Halaman

Senin, 18 Februari 2013

Story of Besakih Temple



       Pura Besakih, berdasarkan catatan-catatan yang terdapat dalam prasasti logam maupun lontar-lontar, disebutkan pada mulanya merupakan bangunan pelinggih kecil yang kemudian diperbesar dan diperluas secara bertahap dalam tempo yang cukup lama. Dari sumber-sumber catatan itu diketahui bahwa pada permulaan abad ke-11 yaitu tahun 1007, Pura Besakih sudah ada. 
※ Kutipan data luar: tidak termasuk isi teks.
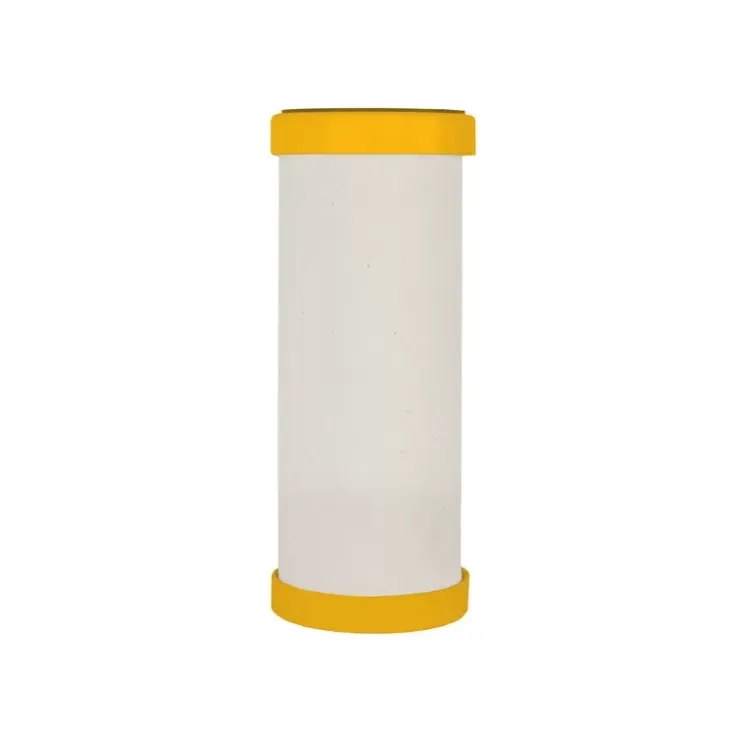 Lilie Certec Inline Cartouche de rechange 6 en 1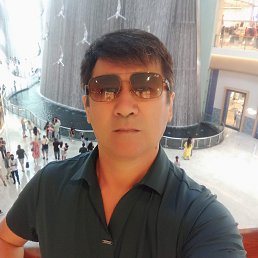 , 48, 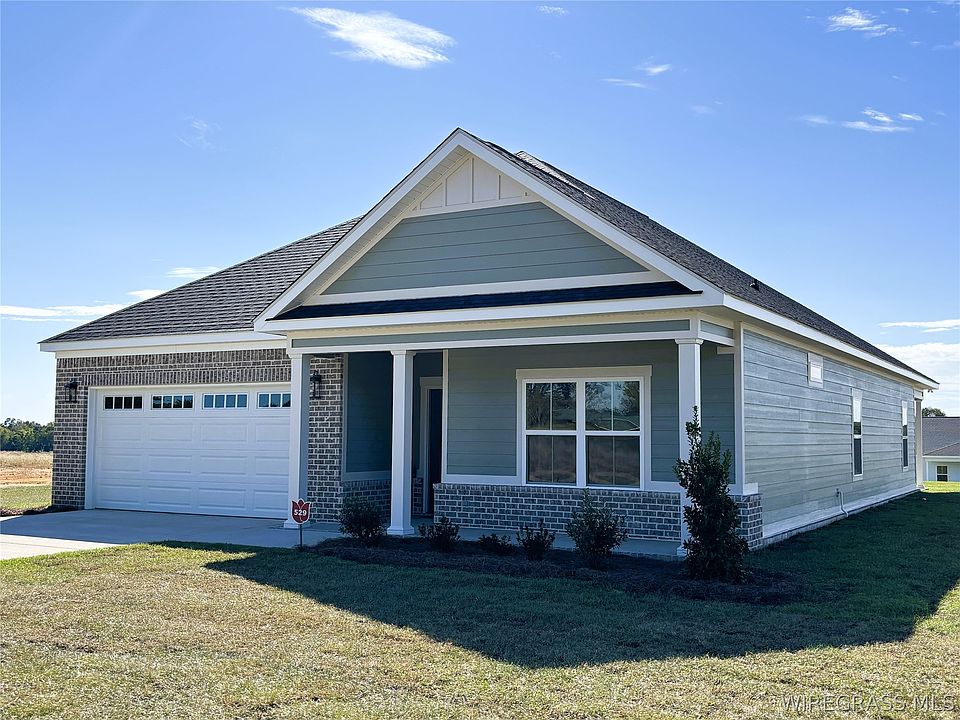 1st image of 529 Tremont Cir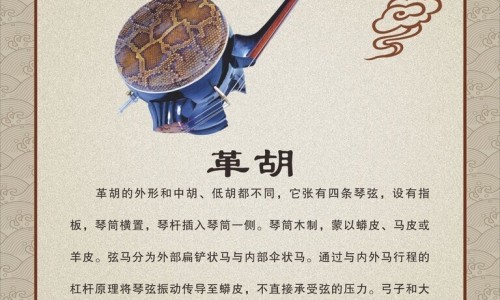乐脉颗粒和脂脉康胶囊能一起吃吗-权威乐脉胶囊和脑心通胶囊哪个治脑梗更好平台,分享专业乐脉胶囊和脑洛通可以同服吗知识_乐脉颗粒与脑得生片网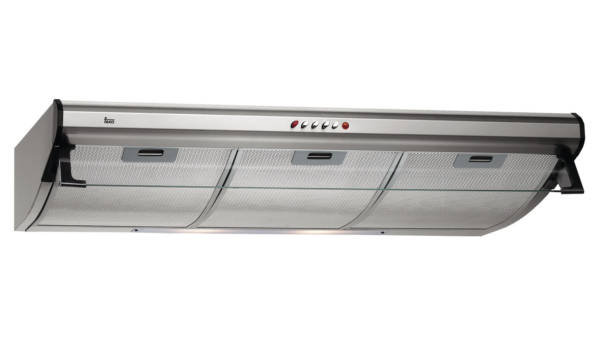195-cod-01-047-00010-331-EXTRACTOR-OLORES-TEKA-30.jpeg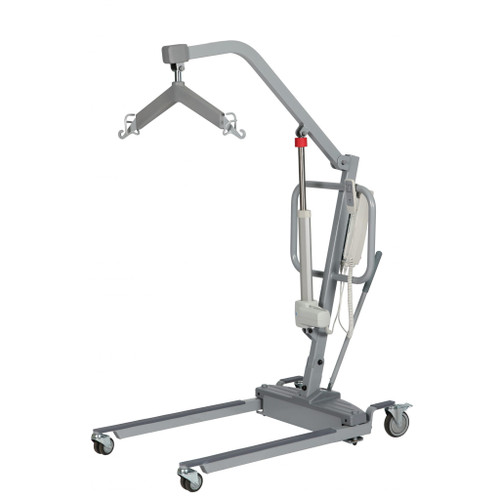 L400C Manual Patient Lift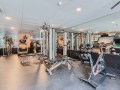 34-Exercise-Room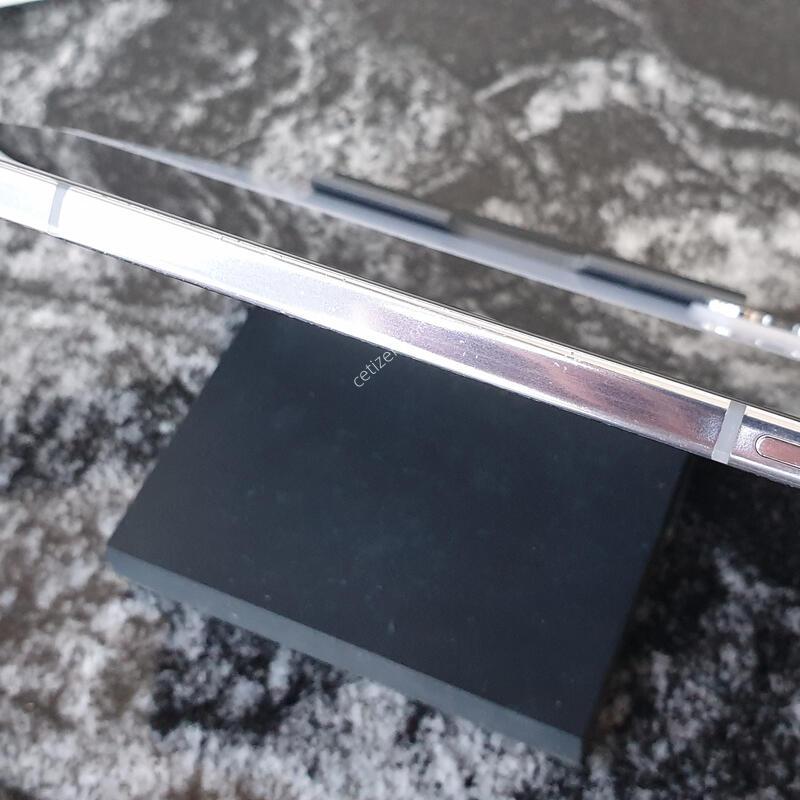 LG ������Z����5 (F946N) ���� 512�Ⱑ (0118537)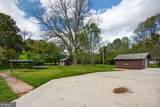 7142 Hamilton Road - Photo 38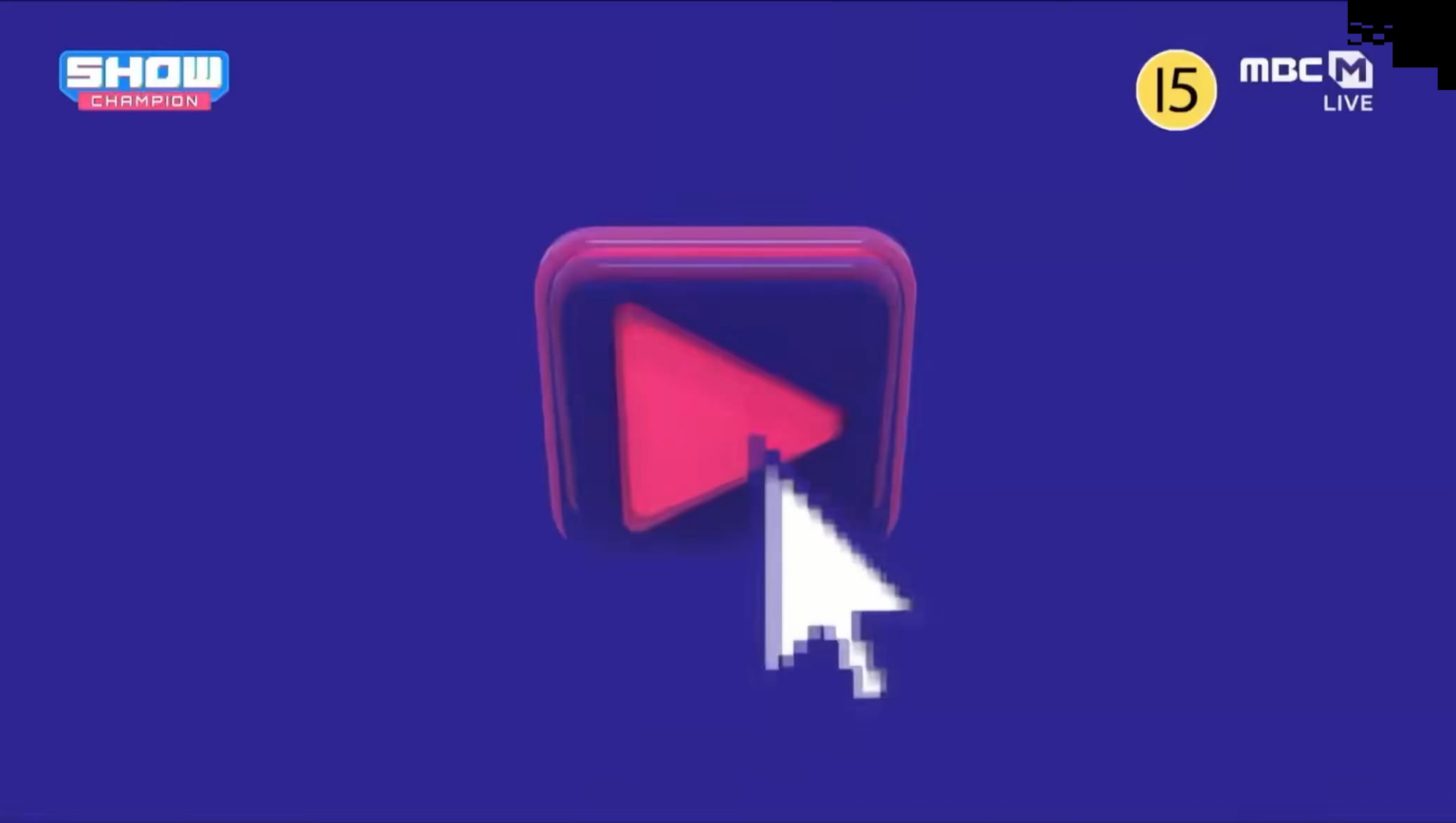 250917 AESPA يحصل على فوزه الأول لـ "Rich Man" على بطل العرض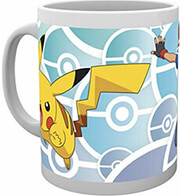 abysse pokemon i choose you mug mg0576 photo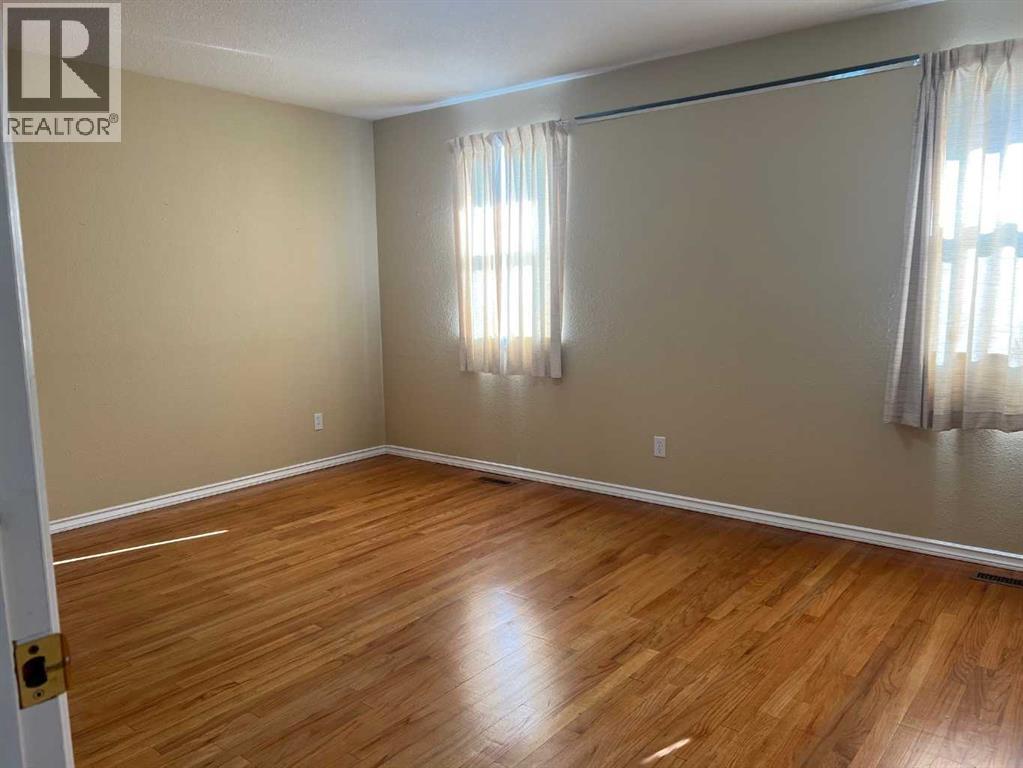 47 Squamish Boulevard W, Lethbridge, Alberta T1K 7J7 - Photo 17 - A2252400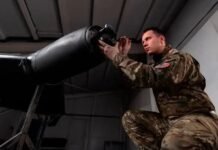 Российские «Шахеды» стали еще опаснее: что изменилось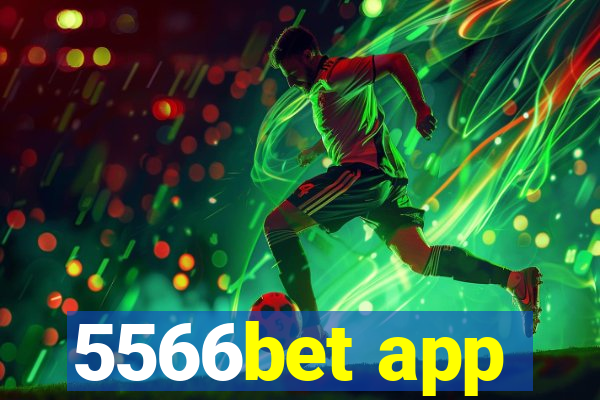 5566bet app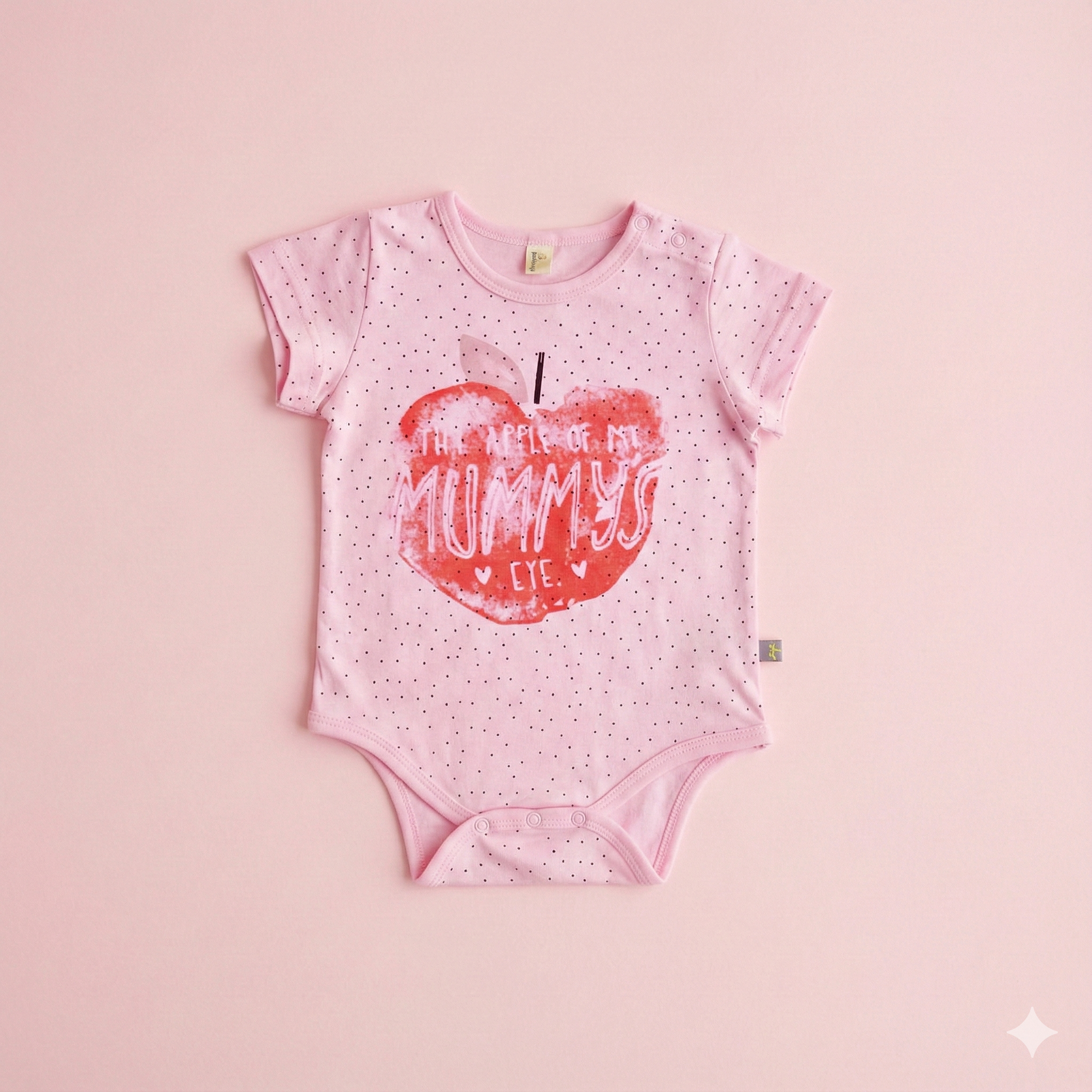 New Born Baby Girl Taco LED Light Layette Plush Blanket Suitcase Mummy Makeup Box Gift Hamper Gift Box Set - Little Kooma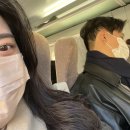 서연스테이 | 가을과 겨울 사이 경주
Ketika itu masa pemerintahan Airlangga di Jawa Timur (1019-1042) dan Empu Kuturan menjadi senapati di Bali, yang berkedudukan di Silayukti, Padangbai, Kabupaten Karangasem. Empu Kuturan memperbesar dan memperluas Pura Besakih dengan membangun sejumlah pelinggih. Beberapa meru dibangun meniru bangunan di Jawa seperti yang ada sekarang. 

Sumber lainnya menyebutkan, Maha Rsi Markandeya pindah bersama rombongan sebanyak sekitar 8.000 orang dan Gunung Raung di Jawa Timur ke Bali untuk menetap dan membuka tanah-tanah pertanian serta mendirikan Pura Besakih untuk tempat memo- hon keselamatan dan kesejahteraan dengan menanam panca datu. 

Kemudian, pada masa benikutnya, zaman pemerintahan Shri Wira Kesari Warmadewa sampai masa pemerintahan Dalem Waturenggong, Pura Besakih tetap mendapatkan pemeliharaan yang baik. Hampir semua pelinggih-nya diperbaiki, arealnya diperluas, bahkan oleh Dang Hyang Dwijendra atau Pedanda Sakti Wawu Rauh ditambah dengan pelinggih beruang tiga yang sekarang terdapat di Pura Penataran Agung Besakih pada sekitar abad ke-16, pada masa pemerintahan Dalem Waturenggong di Bali. 

Disebutkan, kata besakih berasal dari kata basuki yang berarti “selamat”. Kata ini berkembang menjadi basukir dan basukih, lalu menjadi besakih. Nama ini terdapat dalam dua prasasti yang disimpan di Gedong Penyimpenan di Natar Agung, sebuah prasasti di Merajan Selonding dan satu lagi di Pura Gaduh Sakti di Desa Selat. 

Fungsi umum Pura Besakih adalah sebagai tempat bagi umat Hindu untuk memohon keselamatan. Pada waktu Bhatara Turun Kabeh yang jatuh pada setiap purnama sasih kedasa (sekitar Oktober) setiap tahunnya, seluruh umat Hindu datang berduyun-duyun untuk menyampaikan sujud baktinya pada Tuhan. Di pura ini juga diadakan upacara Panca Wali Krama setiap 10 tahun sekali dan yang terbesar adalah upacara Eka Dasa Ludra setiap 100 tahun sekali. Upacara Eka Dasa Ludra terakhir dilaksanakan pada 1979.